Bu anti-depreseyan ilaçlara dair söylenecek çok söz var. Depresyondan intihar eden insanların çoğu anti depresan kullanmaya başladıktan kısa bir süre sonra intihara karar veriyorlar. Bu yüzden gelişmiş psikyatri kliniklerinde kronik depresyon, manik depresyon vs gibi rahatsızlıklardan yatan hastalar, anti depresan aldıkları ilk aylarda çok sıkı doktor kontrolü altında tutuluyorlar.

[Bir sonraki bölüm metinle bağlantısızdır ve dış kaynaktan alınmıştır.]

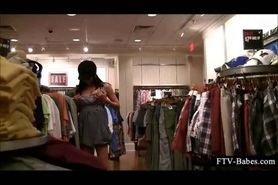 Brunette amateur dares to rub her cunt in a clothing store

Depresyonda iken karanlık düşünceler aklından geçiyor ama aklından geçenleri hayata geçirmeye gücün yok. Bütün gün yatıyorsun zaten. Anti depresan almaya başladıktan sonra ise karanlık düşünceler hâlâ aklında ve artık onları gerçekleştirecek enerjiyi kendinde bulabiliyorsun.
Olay ilaçları karalamak değil, sadece dikkat edilmesinin gerekli olduğu…
Hepimizin düştüğü günler vardır. Kendimizi keyifsiz ve moralsiz hissettiğimiz günler olabilir. Ben şahsen depresyonda bir gün geçireceğime, keyifsiz günlerden oluşan bir hayat yaşamayı tercih edebilirim…
Eğer depresyonda olduğunuza inanıyorsanız kesinlikle yardım alın. Sağlıkla kalın!
Herkes senin nasıl göründüğünü bilir; çok az insan nasıl olduğunu hisseder.